The rest of the day is uncertain, but it tends to be spent walking. He has a rule not to go to the same café twice, or to buy his cigarettes from the same corner shop, in order to avoid building any sense of familiarity: he has the vague impression he is going to miss this life, which isn’t the life he’s dreamed of but is a good life nonetheless; it is a beneficial, restorative time. But all of that changes the afternoon he discovers that the cat has disappeared. It’s been at least two days since he’s seen Mississippi, and the bowl of food is untouched. He asks around with the neighbors: no one knows anything.

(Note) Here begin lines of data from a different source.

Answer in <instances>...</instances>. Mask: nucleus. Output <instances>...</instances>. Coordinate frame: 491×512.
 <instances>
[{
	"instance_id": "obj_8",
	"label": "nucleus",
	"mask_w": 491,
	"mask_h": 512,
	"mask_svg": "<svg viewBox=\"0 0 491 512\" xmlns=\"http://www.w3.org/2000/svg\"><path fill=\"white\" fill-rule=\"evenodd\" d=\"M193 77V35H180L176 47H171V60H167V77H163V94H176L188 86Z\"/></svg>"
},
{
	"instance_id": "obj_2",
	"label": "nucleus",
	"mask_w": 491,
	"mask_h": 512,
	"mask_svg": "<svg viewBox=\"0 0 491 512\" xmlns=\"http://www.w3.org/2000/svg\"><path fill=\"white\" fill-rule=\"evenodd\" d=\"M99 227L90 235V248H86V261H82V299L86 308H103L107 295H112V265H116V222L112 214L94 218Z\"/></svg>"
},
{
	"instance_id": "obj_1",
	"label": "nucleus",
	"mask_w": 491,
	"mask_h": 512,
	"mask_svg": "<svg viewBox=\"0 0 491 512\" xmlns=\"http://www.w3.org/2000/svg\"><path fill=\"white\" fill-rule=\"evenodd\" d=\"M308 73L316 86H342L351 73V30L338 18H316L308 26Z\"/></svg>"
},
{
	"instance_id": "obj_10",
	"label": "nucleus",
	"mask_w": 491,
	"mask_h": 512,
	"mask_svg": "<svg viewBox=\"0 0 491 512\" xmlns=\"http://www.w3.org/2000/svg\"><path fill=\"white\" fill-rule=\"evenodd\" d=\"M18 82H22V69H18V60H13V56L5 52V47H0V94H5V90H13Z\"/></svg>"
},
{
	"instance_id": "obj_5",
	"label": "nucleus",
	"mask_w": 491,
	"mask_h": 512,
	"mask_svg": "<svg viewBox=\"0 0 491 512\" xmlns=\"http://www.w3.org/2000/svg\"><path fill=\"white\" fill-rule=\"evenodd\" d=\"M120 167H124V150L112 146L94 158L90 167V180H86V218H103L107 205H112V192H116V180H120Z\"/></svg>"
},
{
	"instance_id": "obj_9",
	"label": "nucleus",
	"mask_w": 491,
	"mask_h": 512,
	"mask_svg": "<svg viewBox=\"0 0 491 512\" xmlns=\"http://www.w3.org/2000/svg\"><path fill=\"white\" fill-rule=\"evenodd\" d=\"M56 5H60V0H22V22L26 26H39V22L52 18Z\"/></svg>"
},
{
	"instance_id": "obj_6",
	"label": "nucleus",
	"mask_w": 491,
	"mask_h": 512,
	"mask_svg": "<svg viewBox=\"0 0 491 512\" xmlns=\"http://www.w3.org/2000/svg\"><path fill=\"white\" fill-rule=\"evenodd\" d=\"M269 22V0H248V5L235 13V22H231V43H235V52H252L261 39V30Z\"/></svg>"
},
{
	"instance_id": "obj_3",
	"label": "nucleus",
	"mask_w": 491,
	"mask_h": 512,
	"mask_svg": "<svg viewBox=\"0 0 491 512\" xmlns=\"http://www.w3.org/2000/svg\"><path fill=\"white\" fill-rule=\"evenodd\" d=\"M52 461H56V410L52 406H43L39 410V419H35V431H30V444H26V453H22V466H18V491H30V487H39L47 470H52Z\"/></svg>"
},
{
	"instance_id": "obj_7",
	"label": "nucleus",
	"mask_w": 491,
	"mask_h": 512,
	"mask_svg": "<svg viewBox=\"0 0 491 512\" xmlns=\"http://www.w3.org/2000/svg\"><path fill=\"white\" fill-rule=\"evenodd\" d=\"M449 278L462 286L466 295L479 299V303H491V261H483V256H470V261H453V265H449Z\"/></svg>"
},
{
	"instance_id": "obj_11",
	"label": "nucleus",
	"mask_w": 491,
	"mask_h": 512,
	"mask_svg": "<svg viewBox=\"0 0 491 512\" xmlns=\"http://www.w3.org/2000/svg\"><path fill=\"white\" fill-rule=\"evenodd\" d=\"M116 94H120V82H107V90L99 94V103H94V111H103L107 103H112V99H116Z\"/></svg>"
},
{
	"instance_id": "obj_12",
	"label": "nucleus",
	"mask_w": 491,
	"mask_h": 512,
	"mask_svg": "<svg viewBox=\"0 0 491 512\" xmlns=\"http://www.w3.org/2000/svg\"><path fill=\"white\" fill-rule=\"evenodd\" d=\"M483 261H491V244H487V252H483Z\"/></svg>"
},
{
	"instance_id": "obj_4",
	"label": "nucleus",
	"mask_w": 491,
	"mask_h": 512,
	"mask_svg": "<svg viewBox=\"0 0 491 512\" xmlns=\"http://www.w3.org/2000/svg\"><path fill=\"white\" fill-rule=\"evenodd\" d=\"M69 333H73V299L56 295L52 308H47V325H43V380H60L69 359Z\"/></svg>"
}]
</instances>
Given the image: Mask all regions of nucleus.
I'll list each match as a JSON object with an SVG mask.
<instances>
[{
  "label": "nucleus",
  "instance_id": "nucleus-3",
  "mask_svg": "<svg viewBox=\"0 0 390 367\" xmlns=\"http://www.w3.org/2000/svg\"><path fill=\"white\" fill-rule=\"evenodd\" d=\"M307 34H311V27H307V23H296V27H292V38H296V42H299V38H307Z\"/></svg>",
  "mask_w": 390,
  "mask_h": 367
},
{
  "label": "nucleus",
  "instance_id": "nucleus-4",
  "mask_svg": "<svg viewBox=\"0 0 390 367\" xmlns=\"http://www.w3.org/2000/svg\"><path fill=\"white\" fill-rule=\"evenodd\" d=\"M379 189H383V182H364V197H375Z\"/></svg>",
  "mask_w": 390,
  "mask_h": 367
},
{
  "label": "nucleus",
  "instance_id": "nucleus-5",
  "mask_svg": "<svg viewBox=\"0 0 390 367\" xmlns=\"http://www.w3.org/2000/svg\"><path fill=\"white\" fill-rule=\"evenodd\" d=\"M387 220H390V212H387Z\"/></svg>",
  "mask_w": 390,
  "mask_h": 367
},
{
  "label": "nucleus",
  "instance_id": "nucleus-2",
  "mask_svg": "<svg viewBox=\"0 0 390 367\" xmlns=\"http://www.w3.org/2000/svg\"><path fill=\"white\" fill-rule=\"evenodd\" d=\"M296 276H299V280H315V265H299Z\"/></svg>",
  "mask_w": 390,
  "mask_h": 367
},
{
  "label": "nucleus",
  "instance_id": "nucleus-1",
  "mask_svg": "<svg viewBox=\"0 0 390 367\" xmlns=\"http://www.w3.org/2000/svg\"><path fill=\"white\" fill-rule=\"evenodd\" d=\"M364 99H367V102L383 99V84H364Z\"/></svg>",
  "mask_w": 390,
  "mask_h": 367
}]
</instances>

He spends several hours desperate, frozen stiff, not knowing what to do. In the end he decides to make a flyer. He searches on the computer erratically, incoherently, for a photo of Mississippi, but he finds nothing; before leaving, Bruno cleared all personal files from the hard drive. Anxiously, he ransacks the entire house, taking a certain pleasure in the disarray, the chaos he is sowing. He searches carelessly through trunks, bags, and boxes, dozens of books, flipping frenetically through the pages, or shaking them with something like rage. He finds a little red suitcase hidden in the wardrobe of the study. Instead of money or jewelry it holds hundreds of family photos, some of them framed and others loose, some with dates on the back of them and even some short, loving messages. He likes one photo in particular, a large one in which Consuelo poses, blushing, with her mouth open. He takes a diploma Sofí received from a swimming course out of its frame and replaces it with the photo of Consuelo, and then he hangs it on the main wall of the living room. He thinks that he could spend hours stroking that straight, black, shining hair. Since he can’t find any photos of Mississippi, he searches online for images of gray cats and chooses one at random. He writes a brief message, prints some forty copies, and puts them up on lampposts and trees all along the street.